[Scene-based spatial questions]
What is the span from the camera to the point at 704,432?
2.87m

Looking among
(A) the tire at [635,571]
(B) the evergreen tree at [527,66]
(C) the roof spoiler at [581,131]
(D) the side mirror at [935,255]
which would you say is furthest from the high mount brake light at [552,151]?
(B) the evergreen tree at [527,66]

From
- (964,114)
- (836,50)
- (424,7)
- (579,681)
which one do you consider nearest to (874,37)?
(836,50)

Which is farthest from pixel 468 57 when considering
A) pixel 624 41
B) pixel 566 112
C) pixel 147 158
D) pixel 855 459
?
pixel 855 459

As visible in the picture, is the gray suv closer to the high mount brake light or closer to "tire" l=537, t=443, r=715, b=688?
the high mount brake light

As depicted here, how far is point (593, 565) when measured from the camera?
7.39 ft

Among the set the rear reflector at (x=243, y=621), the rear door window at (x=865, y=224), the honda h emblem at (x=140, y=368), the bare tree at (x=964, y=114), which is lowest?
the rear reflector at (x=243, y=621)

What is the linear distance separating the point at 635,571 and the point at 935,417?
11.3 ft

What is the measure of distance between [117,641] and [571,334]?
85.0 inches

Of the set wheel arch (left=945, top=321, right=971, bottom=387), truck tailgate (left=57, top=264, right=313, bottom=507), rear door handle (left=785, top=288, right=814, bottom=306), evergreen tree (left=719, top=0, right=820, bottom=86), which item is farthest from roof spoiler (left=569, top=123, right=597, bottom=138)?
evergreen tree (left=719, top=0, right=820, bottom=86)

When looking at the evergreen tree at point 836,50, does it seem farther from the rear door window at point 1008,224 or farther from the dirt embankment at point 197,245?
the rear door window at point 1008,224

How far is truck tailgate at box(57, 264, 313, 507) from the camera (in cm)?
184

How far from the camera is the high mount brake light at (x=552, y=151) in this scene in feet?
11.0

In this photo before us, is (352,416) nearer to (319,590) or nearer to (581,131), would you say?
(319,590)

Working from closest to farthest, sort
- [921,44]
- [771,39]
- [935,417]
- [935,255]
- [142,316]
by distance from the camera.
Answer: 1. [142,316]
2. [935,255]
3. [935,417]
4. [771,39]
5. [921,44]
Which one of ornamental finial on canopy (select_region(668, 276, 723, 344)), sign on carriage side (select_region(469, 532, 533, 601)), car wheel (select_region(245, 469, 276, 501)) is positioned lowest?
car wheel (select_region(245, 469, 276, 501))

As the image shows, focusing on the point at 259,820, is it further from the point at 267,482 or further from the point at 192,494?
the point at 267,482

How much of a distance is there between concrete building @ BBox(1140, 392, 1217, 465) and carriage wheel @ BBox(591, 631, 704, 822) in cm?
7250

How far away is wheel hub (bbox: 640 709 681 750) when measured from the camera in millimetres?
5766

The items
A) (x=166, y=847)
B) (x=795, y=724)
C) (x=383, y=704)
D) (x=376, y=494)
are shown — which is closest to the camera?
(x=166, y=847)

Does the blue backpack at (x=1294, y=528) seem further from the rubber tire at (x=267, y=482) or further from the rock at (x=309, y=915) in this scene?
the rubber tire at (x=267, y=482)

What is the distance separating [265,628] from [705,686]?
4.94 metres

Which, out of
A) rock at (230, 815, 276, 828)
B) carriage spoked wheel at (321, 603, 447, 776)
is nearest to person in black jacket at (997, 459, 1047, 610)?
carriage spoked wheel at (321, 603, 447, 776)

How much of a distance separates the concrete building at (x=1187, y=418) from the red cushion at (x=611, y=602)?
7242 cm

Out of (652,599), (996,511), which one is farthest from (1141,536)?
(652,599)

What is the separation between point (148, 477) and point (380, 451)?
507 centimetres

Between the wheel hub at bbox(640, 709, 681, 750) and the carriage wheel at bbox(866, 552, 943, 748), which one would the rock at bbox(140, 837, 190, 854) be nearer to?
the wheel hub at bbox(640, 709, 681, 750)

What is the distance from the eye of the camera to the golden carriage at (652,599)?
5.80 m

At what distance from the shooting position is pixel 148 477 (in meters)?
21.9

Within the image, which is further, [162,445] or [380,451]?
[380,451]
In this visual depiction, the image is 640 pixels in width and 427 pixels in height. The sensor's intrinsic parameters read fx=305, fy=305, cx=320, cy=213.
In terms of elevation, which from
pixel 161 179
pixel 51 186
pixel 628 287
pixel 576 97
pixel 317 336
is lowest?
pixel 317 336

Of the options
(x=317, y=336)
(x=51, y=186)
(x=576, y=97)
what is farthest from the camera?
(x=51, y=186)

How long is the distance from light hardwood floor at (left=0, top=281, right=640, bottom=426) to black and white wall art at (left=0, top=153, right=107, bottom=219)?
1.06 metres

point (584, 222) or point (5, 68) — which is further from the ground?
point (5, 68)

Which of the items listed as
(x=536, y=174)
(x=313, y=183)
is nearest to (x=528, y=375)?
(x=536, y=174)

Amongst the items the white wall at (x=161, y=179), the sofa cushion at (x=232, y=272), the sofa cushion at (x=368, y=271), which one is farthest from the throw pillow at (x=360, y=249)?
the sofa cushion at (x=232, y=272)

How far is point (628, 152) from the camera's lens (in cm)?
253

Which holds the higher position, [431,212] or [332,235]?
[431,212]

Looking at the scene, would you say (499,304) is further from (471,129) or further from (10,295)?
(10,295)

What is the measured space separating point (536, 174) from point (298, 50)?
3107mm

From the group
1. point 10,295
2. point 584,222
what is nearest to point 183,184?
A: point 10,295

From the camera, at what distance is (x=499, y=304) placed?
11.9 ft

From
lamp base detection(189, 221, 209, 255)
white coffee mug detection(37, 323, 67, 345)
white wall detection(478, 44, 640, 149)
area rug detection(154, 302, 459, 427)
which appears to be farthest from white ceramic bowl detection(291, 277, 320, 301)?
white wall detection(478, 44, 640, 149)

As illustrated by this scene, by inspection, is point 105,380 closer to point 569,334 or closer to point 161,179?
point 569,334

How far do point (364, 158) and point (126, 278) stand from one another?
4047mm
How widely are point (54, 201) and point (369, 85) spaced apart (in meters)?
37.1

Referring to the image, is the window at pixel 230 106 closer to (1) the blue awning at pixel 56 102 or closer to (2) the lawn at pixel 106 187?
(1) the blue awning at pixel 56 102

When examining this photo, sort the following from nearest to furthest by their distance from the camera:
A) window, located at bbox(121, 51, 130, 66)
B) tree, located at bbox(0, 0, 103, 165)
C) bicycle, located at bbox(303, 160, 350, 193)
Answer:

▶ **Exercise task**
Can you recast every line of the rows above as a numbered list, one line per item, with the blank lines dropped?

▶ **Expected answer**
1. What is the span from the camera to the point at 704,432?
2. 2.87m
3. Looking among
4. (A) the tire at [635,571]
5. (B) the evergreen tree at [527,66]
6. (C) the roof spoiler at [581,131]
7. (D) the side mirror at [935,255]
8. which would you say is furthest from the high mount brake light at [552,151]?
9. (B) the evergreen tree at [527,66]
10. From
11. - (964,114)
12. - (836,50)
13. - (424,7)
14. - (579,681)
15. which one do you consider nearest to (874,37)?
16. (836,50)
17. Which is farthest from pixel 468 57 when considering
18. A) pixel 624 41
19. B) pixel 566 112
20. C) pixel 147 158
21. D) pixel 855 459
22. ?
23. pixel 855 459
24. As visible in the picture, is the gray suv closer to the high mount brake light or closer to "tire" l=537, t=443, r=715, b=688?
25. the high mount brake light
26. As depicted here, how far is point (593, 565) when measured from the camera?
27. 7.39 ft
28. Among the set the rear reflector at (x=243, y=621), the rear door window at (x=865, y=224), the honda h emblem at (x=140, y=368), the bare tree at (x=964, y=114), which is lowest?
29. the rear reflector at (x=243, y=621)
30. What is the linear distance separating the point at 635,571 and the point at 935,417?
31. 11.3 ft
32. What is the measure of distance between [117,641] and [571,334]?
33. 85.0 inches
34. Of the set wheel arch (left=945, top=321, right=971, bottom=387), truck tailgate (left=57, top=264, right=313, bottom=507), rear door handle (left=785, top=288, right=814, bottom=306), evergreen tree (left=719, top=0, right=820, bottom=86), which item is farthest from roof spoiler (left=569, top=123, right=597, bottom=138)?
35. evergreen tree (left=719, top=0, right=820, bottom=86)
36. When looking at the evergreen tree at point 836,50, does it seem farther from the rear door window at point 1008,224 or farther from the dirt embankment at point 197,245?
37. the rear door window at point 1008,224
38. How far is truck tailgate at box(57, 264, 313, 507) from the camera (in cm)?
39. 184
40. How far from the camera is the high mount brake light at (x=552, y=151) in this scene in feet?
41. 11.0
42. In this photo before us, is (352,416) nearer to (319,590) or nearer to (581,131), would you say?
43. (319,590)
44. Working from closest to farthest, sort
45. - [921,44]
46. - [771,39]
47. - [935,417]
48. - [935,255]
49. - [142,316]
50. by distance from the camera.
51. Answer: 1. [142,316]
52. 2. [935,255]
53. 3. [935,417]
54. 4. [771,39]
55. 5. [921,44]
56. Which one of ornamental finial on canopy (select_region(668, 276, 723, 344)), sign on carriage side (select_region(469, 532, 533, 601)), car wheel (select_region(245, 469, 276, 501)) is positioned lowest?
57. car wheel (select_region(245, 469, 276, 501))
58. As the image shows, focusing on the point at 259,820, is it further from the point at 267,482 or further from the point at 192,494?
59. the point at 267,482
60. How much of a distance is there between concrete building @ BBox(1140, 392, 1217, 465) and carriage wheel @ BBox(591, 631, 704, 822) in cm?
61. 7250
62. How far away is wheel hub (bbox: 640 709 681 750) when measured from the camera in millimetres?
63. 5766
64. The items
65. A) (x=166, y=847)
66. B) (x=795, y=724)
67. C) (x=383, y=704)
68. D) (x=376, y=494)
69. are shown — which is closest to the camera?
70. (x=166, y=847)
71. Does the blue backpack at (x=1294, y=528) seem further from the rubber tire at (x=267, y=482) or further from the rock at (x=309, y=915) in this scene?
72. the rubber tire at (x=267, y=482)
73. What is the distance separating [265,628] from [705,686]?
74. 4.94 metres
75. Which, out of
76. A) rock at (230, 815, 276, 828)
77. B) carriage spoked wheel at (321, 603, 447, 776)
78. is nearest to person in black jacket at (997, 459, 1047, 610)?
79. carriage spoked wheel at (321, 603, 447, 776)
80. How much of a distance separates the concrete building at (x=1187, y=418) from the red cushion at (x=611, y=602)?
81. 7242 cm
82. Out of (652,599), (996,511), which one is farthest from (1141,536)?
83. (652,599)
84. What is the separation between point (148, 477) and point (380, 451)?
85. 507 centimetres
86. Between the wheel hub at bbox(640, 709, 681, 750) and the carriage wheel at bbox(866, 552, 943, 748), which one would the rock at bbox(140, 837, 190, 854) be nearer to?
87. the wheel hub at bbox(640, 709, 681, 750)
88. What is the distance from the eye of the camera to the golden carriage at (652,599)?
89. 5.80 m
90. At what distance from the shooting position is pixel 148 477 (in meters)?
91. 21.9
92. Within the image, which is further, [162,445] or [380,451]?
93. [380,451]
94. In this visual depiction, the image is 640 pixels in width and 427 pixels in height. The sensor's intrinsic parameters read fx=305, fy=305, cx=320, cy=213.
95. In terms of elevation, which from
96. pixel 161 179
97. pixel 51 186
98. pixel 628 287
99. pixel 576 97
100. pixel 317 336
101. is lowest?
102. pixel 317 336
103. Of the options
104. (x=317, y=336)
105. (x=51, y=186)
106. (x=576, y=97)
107. what is farthest from the camera?
108. (x=51, y=186)
109. How long is the distance from light hardwood floor at (left=0, top=281, right=640, bottom=426) to black and white wall art at (left=0, top=153, right=107, bottom=219)?
110. 1.06 metres
111. point (584, 222) or point (5, 68) — which is further from the ground?
112. point (5, 68)
113. Which of the items listed as
114. (x=536, y=174)
115. (x=313, y=183)
116. is nearest to (x=528, y=375)?
117. (x=536, y=174)
118. Amongst the items the white wall at (x=161, y=179), the sofa cushion at (x=232, y=272), the sofa cushion at (x=368, y=271), which one is farthest from the throw pillow at (x=360, y=249)?
119. the sofa cushion at (x=232, y=272)
120. How far is point (628, 152) from the camera's lens (in cm)?
121. 253
122. Which holds the higher position, [431,212] or [332,235]?
123. [431,212]
124. Looking at the scene, would you say (499,304) is further from (471,129) or further from (10,295)?
125. (10,295)
126. What is the measured space separating point (536, 174) from point (298, 50)?
127. 3107mm
128. From the group
129. 1. point 10,295
130. 2. point 584,222
131. what is nearest to point 183,184?
132. A: point 10,295
133. From the camera, at what distance is (x=499, y=304) placed?
134. 11.9 ft
135. From
136. lamp base detection(189, 221, 209, 255)
137. white coffee mug detection(37, 323, 67, 345)
138. white wall detection(478, 44, 640, 149)
139. area rug detection(154, 302, 459, 427)
140. which appears to be farthest from white ceramic bowl detection(291, 277, 320, 301)?
141. white wall detection(478, 44, 640, 149)
142. As illustrated by this scene, by inspection, is point 105,380 closer to point 569,334 or closer to point 161,179?
143. point 569,334
144. How far do point (364, 158) and point (126, 278) stand from one another?
145. 4047mm
146. How widely are point (54, 201) and point (369, 85) spaced apart (in meters)?
147. 37.1
148. Referring to the image, is the window at pixel 230 106 closer to (1) the blue awning at pixel 56 102 or closer to (2) the lawn at pixel 106 187?
149. (1) the blue awning at pixel 56 102
150. When examining this photo, sort the following from nearest to furthest by their distance from the camera:
151. A) window, located at bbox(121, 51, 130, 66)
152. B) tree, located at bbox(0, 0, 103, 165)
153. C) bicycle, located at bbox(303, 160, 350, 193)
154. Answer:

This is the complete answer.